* Testo proposto
##############################

In diversi paesi, oggi, esistono campagne anti-violenza che spostano l’attenzione sulla responsabilità positiva degli uomini. Campagne con slogan quali “la mia forza non è per fare del male, oppure “don’t be that guy“, “comportati meglio”. Esistono anche i modelli concreti, facili da trovare: uomini famosi che hanno usato la loro visibilità a favore della causa. Magari servissero a qualcosa. Magari. Secondo quanto raccontò sua moglie Kathleen Hanna nel 2009, Adam Horowitz dei Beastie Boys fu quasi picchiato lui, per aver detto «noi musicisti dobbiamo rendere i concerti più sicuri per le donne», all’indomani degli stupri tra il pubblico a Woodstock 1999. Messaggio recepito: bravo Adam, hai voluto fare il figo, hai rovinato la festa a tutti. E tra l’altro, all’epoca – ve lo giuro, ero viva quando è successo – l’unico “grosso errore” da parte degli organizzatori di quel festival veniva individuato nell’avere messo in programma “musicisti troppo commerciali”. Si diceva, «cosa pretendi, hanno aperto le porte agli zarri, per forza che quelli là».

[Pausa. Questo è Darren Criss con lo smalto sulle unghie. Va tutto bene.]

Ecco, vedete, parecchi dei vostri uomini – i vostri amici, i vostri compagni, i vostri colleghi – sanno esattamente cosa dire e come dirlo, quando le accuse di reati sessuali cadono su qualcuno di quelli là : miliardari, dirigenti d’azienda, idoli della destra, atleti famosi. (Ultimo: Ched Evans, calciatore gallese in prigione per stupro, mentre sono stati condannati a pagare una multa nove tra amici e parenti di lui, che hanno diffuso il nome della vittima sui social network.) La discussione online può prendere una brutta piega, certo, ma i vostri sanno cosa dire. I calciatori sono delle bestie. Quelli là sono abituati a prendere senza chiedere, ci credo che poi aggrediscono le donne. È il potere, li rovina. Ma quando tocca a uno di quelli che a loro piacciono, un artista, un musicista, un intellettuale, un attivista, oh, quando è uno dei loro, là scattano le sfumature, gli argomenti, i «sì, ma…» e i «no, devi capire…». I dubbi. Le riserve. I distinguo. Ci ha solo provato. Siamo sicuri? Là fuori è pieno di pazze. C’è differenza tra violenza-violenza e abuso di minore. In fondo non è mica morta.

##############################

* Estratti di un dataset di ragionamento spaziale

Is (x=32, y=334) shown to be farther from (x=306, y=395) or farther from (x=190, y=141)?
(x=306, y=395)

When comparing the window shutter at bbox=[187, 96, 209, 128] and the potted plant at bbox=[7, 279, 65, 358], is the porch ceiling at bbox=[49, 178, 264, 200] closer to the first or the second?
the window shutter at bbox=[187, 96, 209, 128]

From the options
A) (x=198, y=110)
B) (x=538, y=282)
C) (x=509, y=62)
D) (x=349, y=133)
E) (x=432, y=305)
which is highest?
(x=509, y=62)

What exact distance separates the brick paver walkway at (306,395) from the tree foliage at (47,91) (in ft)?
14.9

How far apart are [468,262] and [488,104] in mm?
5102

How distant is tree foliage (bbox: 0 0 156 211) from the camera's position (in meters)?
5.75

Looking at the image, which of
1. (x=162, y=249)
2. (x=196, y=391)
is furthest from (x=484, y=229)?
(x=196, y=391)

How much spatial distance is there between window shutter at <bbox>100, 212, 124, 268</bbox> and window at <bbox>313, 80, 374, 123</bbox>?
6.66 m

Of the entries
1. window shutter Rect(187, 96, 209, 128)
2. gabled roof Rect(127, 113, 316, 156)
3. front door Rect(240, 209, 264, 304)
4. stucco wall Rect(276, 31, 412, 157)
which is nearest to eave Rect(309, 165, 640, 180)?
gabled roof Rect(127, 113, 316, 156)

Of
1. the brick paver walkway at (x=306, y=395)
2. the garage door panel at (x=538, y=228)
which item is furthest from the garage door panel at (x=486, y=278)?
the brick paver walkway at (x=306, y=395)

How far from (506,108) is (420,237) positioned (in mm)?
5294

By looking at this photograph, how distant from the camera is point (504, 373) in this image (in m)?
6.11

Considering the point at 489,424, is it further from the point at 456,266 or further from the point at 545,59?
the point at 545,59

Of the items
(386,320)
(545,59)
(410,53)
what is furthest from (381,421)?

##############################

* Istruzioni dell'esercizio
Per favore, stabilisci se le affermazioni (a), (b) e (c) concordano con il testo sulle campagne anti-violenza. Per ciascuna rispondi sì o no e cita alla lettera le parole del testo che lo decidono.
(a) Kathleen Hanna raccontò l'episodio di Adam Horowitz nel 2009.
(b) Ched Evans è un calciatore scozzese.
(c) Nove tra amici e parenti di Ched Evans sono stati condannati al carcere.
I record qui riportati non hanno alcun rapporto con il testo.

* Soluzione del problema
(a) Sì: "Secondo quanto raccontò sua moglie Kathleen Hanna nel 2009".
(b) No: "Ched Evans, calciatore gallese in prigione per stupro".
(c) No: "sono stati condannati a pagare una multa nove tra amici e parenti di lui".